◆ **Exercise requirements**
All lines in the records below with the word "người" must be returned.
• • • •
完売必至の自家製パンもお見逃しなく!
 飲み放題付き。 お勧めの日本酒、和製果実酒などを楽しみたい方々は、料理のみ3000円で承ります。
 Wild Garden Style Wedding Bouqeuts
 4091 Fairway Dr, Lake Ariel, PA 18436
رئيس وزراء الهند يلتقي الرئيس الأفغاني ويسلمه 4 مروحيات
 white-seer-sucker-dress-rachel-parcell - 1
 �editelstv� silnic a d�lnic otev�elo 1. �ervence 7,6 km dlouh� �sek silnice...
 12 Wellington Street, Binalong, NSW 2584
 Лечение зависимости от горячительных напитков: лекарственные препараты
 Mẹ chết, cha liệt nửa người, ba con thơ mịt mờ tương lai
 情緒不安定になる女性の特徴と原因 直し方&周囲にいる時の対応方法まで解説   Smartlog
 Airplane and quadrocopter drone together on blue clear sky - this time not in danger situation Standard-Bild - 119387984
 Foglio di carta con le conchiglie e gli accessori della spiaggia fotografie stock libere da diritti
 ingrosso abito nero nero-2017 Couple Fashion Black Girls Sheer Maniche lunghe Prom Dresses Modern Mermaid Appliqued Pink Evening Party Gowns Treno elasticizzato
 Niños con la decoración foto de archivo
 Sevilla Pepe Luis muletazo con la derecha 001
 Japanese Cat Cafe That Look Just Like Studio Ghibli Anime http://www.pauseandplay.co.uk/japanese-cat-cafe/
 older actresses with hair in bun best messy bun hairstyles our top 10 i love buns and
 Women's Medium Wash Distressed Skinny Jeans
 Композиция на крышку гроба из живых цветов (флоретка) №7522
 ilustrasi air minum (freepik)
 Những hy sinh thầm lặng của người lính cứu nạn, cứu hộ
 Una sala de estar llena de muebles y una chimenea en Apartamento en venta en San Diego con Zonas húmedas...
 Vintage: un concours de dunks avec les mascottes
• • • •
◆ **Exercise answer**
 Mẹ chết, cha liệt nửa người, ba con thơ mịt mờ tương lai
 Những hy sinh thầm lặng của người lính cứu nạn, cứu hộ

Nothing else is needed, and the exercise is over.